Why Techonology Is Perfect For Chamber Music

“Although we might first think of rigidity and mechanization when we discuss technology, its real power comes from its very openness and flexibility. Technology gives us the ability to dream, to imagine new forms of music and performance, and to invent ideal relationships between composer and performer, performer and listener, composer and listener. In careful and creative hands, technology can expand the expressive power of virtuosi, build gorgeous hybrids of natural and artificial sounds, and allow amateurs to again fully participate, helping to re-establish a much healthier ‘creative ecology’ than now exists.”

Buildings That Change In The Wind (Or Rain)

A new breed of architect is looking at buildings that respond to their environment and adapt. They’re called “responsive structures that observe their internal and external environment and change form to suit any situation. A building that mimics a living system would be able to sense and respond appropriately to exterior conditions like varying winds, temperature swings or changing sunlight. Inside, the building might change to accommodate crowd flow or better circulate warm air.”

Vital Signs Poor? Cue The Harpist!

A study at New Jersey’s Morristown Memorial Hospital, where a harpist strolls the recovery room, is looking into the effectiveness of harp music as a healing aid for heart-surgery patients. Researchers believe “the gentle arpeggios of the harpist might have helped regulate … heart rate, blood pressure and breathing…. Results will be collected as part of a four-week study, one of several around the country trying to measure the health benefits of music in hospitals. One research project by a doctor at the Carle Heart Center in Urbana, Ill., has suggested that harp music in particular helped stabilize irregular heartbeats.”

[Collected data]
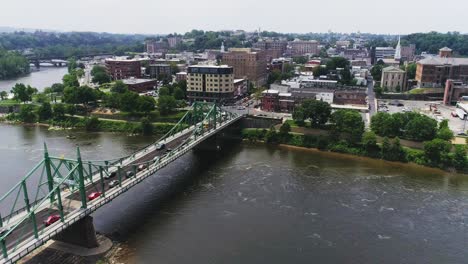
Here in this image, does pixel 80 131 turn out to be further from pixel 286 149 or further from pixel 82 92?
pixel 286 149

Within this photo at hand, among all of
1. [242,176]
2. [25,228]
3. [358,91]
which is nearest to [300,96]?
[358,91]

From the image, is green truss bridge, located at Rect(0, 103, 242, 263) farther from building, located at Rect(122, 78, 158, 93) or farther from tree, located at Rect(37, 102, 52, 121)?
building, located at Rect(122, 78, 158, 93)

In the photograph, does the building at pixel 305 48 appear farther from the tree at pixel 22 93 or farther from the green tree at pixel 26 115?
the green tree at pixel 26 115

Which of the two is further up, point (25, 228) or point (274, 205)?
point (25, 228)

_Explore the material:_
1 - In the text on technology, architecture and music, at which hospital does a harpist stroll the recovery room?
2 - Resume the text on technology, architecture and music after its final sentence, which ends with "helped stabilize irregular heartbeats."
The listing comes from a separate source, unrelated to the text on technology, architecture and music.

_Exercise answers:_
1 - New Jersey's Morristown Memorial Hospital.

2 -
The Pitchfork Phenomenon

“Though the music industry has seen drastic changes in recent years, what has remained constant is the fact that most listeners still find their music with the assistance of a filter: a reliable source that sifts through millions of tracks to help them choose what they do (and don’t) want to hear. The filters we traditionally depended on – music magazines, radio stations, music video channels, even the recommendations of a trusted record store clerk – have diminished in influence enough to give a player like Pitchfork room to operate.”

Today’s Media – Consumer Control, Marketers’ Sophistication

“Where the old-media system was one-way, today’s new media technologies allow consumers to talk back — and tune out. On Internet message boards and blogs, people can slam products they don’t like, celebrate certain brands over others, and help shoppers find the cheapest prices. New technologies do give consumers unprecedented leverage over the marketplace. It’s crucial, however, to realize that marketers are using these same technologies to undermine that leverage, making it harder than ever for audiences to escape, and resist, their advances.”

The Neuroscience Of Talent (There Isn’t Any)

“I think we’ve debunked the myth of talent. It doesn’t appear that there’s anything like a music gene or center in the brain that Stevie Wonder has that nobody else has. There’s no evidence that (talented people) have a different brain structure or different wiring than the rest of us initially, although we do know that becoming an expert in anything — like chess or race-car driving or journalism — does change the brain and creates circuitry that’s more efficient at doing what you’re an expert at.”

What Motivates Fame Seekers?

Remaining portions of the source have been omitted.